We could go back, to every generation, and name the view as we stand looking out at a valley filled with dry bones.

In our own lives, in deeply personal ways, we have all known, or we will know, times when life seems like a long dry, dusty spell.  When there are more signs of death than life.  As one commentator noted; “”Who among us has not stood at some time or other by the grave of their hopes? Who has not faced a situation in which any possibility of recovery seemed to be ruled out in advance?” [1]

The Church can also make connections to this vision of dry bones.  We have heard for many years now, but most especially in the past decade, that the institution of the Church is undergoing great change.  That fewer and fewer people are able to find what they are seeking in congregational settings, especially those that are considered “mainstream.”  Just this month a new Pew Research study confirmed these fears as they reported that “the Christian share of the U.S. population is declining while the share of Americans who do not identify with any organized religion is growing.  These changes affect all regions in the country and many demographic groups.” [2]

And I confess to you, and this is for all intents and purposes preaching to the choir, so to speak, that this pastor struggles mightily with our own declining numbers in worship.  As a congregation, we are growing in ‘official membership’ but our average worship attendance numbers, which the ELCA asks us to track and report, are slowly but steadily declining.  And I ask myself in the middle of the night “What can we do? What program will save us?  What can I say?  Do we change our worship time?  What do we do?”  and like Ezekiel, I look out, through my own vision and see only dry bones.

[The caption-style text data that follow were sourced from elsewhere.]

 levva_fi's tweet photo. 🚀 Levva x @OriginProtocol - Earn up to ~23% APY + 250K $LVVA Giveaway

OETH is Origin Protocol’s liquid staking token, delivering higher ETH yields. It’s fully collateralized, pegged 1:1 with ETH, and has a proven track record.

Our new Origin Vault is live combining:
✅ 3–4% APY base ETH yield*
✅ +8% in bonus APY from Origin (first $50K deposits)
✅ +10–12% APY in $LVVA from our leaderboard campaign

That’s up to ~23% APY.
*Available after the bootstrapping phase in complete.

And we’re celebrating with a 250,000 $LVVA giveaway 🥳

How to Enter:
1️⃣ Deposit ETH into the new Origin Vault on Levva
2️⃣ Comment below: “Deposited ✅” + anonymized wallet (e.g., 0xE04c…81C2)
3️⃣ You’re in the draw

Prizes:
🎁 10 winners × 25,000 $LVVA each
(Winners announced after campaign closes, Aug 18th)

“Then the Lord said ‘Mortal, can these bones live? ‘ I answered ‘O God, only you know.’”

Today is the Feast Day of Pentecost.  Some call it the birthday of the Church and we have the option this day of hearing the story of how all of the languages began to speak the word of God.  And I love that story.  And little by little I think our Church and even our congregation is beginning to hear that story.  It’s not about being Norwegian or Swedish or Finnish or Danish or German or Ethiopian or French or Russian….it’s about the wideness of the Gospel.  And I hope we’re starting to get that.

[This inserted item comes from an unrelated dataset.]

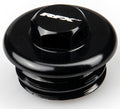 Tapón de llenado de aceite RFX Pro (negro) RFX FXOP5010099BK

But on this day,  we are hearing the story of Ezekiel’s vision of dry bones because we need to remember what happens there.  God gave Ezekiel a job to do.  Ezekiel had to prophesy.  He had to name what God was doing in the world.  He had to tell the story.  And in the meantime, God was putting flesh on those dry bones.  And not just flesh but everything that would hold them together….skin and sinews, which are connective tissues.

But even with skin and sinews those bones could not live.  Not without the holy breath of God.  Breath that was gathered up from the four winds and breathed into those dead bodies until they were standing on their feet – a vast multitude of them.

This is not a story about a literal resurrection of the dead, sisters and brothers.  This is a story about what happens when we are filled with the holy breath of God….when we are enlivened and empowered and brought back to new life.  And this doesn’t happen because of us.  Those bones didn’t live because Ezekiel told the story.  God commanded Ezekiel to prophesy so that when new life happened, he would remember who had caused it to be so.

May it also be so for us.  Amen.

 

 

 

[1]  This quote is unattributed but frequently used by many preachers.